Economic Growth at the University of Georgia's Terry College of Business. The

center estimated that Hispanic buying power will increase by 8.1 percent to

reach $863 billion in 2007. And by U.S. Census estimates, the Hispanic

population has increased by about 18.6 percent between 2000 and 2005.

"Dora the Explorer," the animated television show starring a multilingual

7-year-old Hispanic girl, has demonstrated the appeal of bilingual products,

toy experts said, even as it reveals that Spanish is becoming a mainstream

language. The highly popular character has spawned profitable lines of

Fisher-Price toys, books, DVDs, backpacks and bedding.

"The change is that here's a toy that's in English and Spanish and it's

appropriate for any kid," Byrne said.

During the past three to five years, more emphasis has been placed on

bilingual products in the marketplace, said Reyne Rice, a toy trend specialist

with the Toy Industry Association. Still, Rice said that, by now, the market

should be offering consumers more bilingual toys and games than are available.

Monopoly, The Game of Life, Risk, Scrabble and Candy Land all come in

Spanish versions.

Fisher-Price sells a Bilingual Elmo, which sings in both English and

Spanish and is supposed to teach children five new Spanish words when they

squeeze his tummy. And the new TMX Elmo, one of this season's top sellers, also

has Spanish and French versions.

Amigo Bear is a new Care Bear member, complete with a cell phone and claims

to teach numbers, colors and phrases in both English and Spanish. A new

version of Baby Alive can be switched from English to Spanish. For a slightly

older children, Oregon Scientific has developed a 3D interactive bilingual

globe. And LeapFrog has developed a number of bilingual educational toys.

Marcela Hede, who teaches Spanish at the adult education program at Walt

Whitman High School in South Huntington, is drawn to interactive toys that

allow her and Ian to play together.

"I don't have an interest in Elmo," Hede said. "It's because it doesn't

have a book, or letters, and the conversation in Spanish is just a couple of

things. That's not my objective. My objective is raising Ian as a completely

bilingual child."

Joseph Ortego, 52, an attorney and Garden City resident whose family is

from Spain, said that since his children were young the selection of bilingual

toys has greatly expanded, a change he attributes not only to an increasing

consumer base but also to a shift in attitude toward immigrant cultures and

language. Among his generation of first- and second-generation children of

immigrants, Ortego said there was an emphasis on "English and English only."

That is no longer the general rule.

"What you also have are second- and first-generation people who want to

promote bilingual education because it's a tremendous advantage and they want

to instill [their] culture in their children," said Ortego, who put effort into

finding bilingual toys and reading in Spanish to his daughters, now 19 and 15.

The family would travel to Spanish-speaking countries once a year. "I guess

there's a different attitude from my generation. There's no embarrassment of

trying to speak another language in public."

Mark Bonilla, Town of Hempstead clerk, whose parents were born in Puerto

Rico, grew up in an era when speaking English was emphasized, often to the

detriment of Spanish, in Hispanic immigrant households.

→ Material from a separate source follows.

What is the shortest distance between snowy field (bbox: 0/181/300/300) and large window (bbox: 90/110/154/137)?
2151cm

Bonilla, who has four children, is trying to build a foundation for them to

learn Spanish through simple dinner conversations, books, DVDs and, for his

3-year-old daughter, Dora the Explorer toys. For him, the widening variety of

toys means American culture is embracing diversity.

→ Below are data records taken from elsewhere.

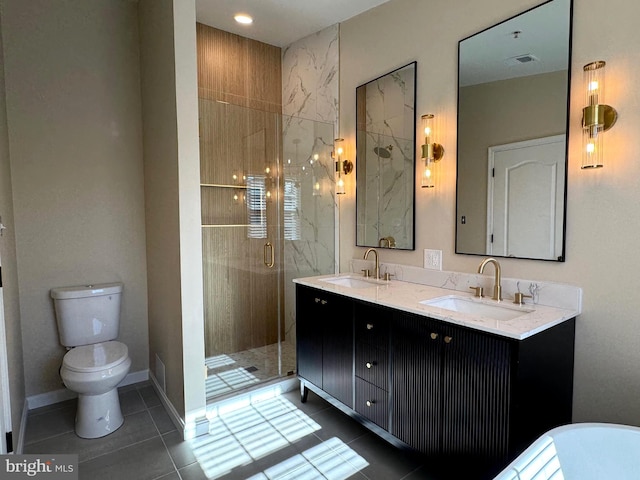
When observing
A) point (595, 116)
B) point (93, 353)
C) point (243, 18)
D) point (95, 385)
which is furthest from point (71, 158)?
point (595, 116)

"I think it's a great indication of how our community has changed as far as

even how people look at minorities and Hispanics as a whole and how far we've

come," said Bonilla, 44, who moved from Queens to Seaford in high school. "I

faced a lot of racism, so one of the things my parents stressed was English

first ... They saw the language as a barrier to advancement, and, perhaps given

the times, they were right."

But times have changed, he said. "My children don't have to have that

curtailment. They can be who they are and proud of their heritage and culture."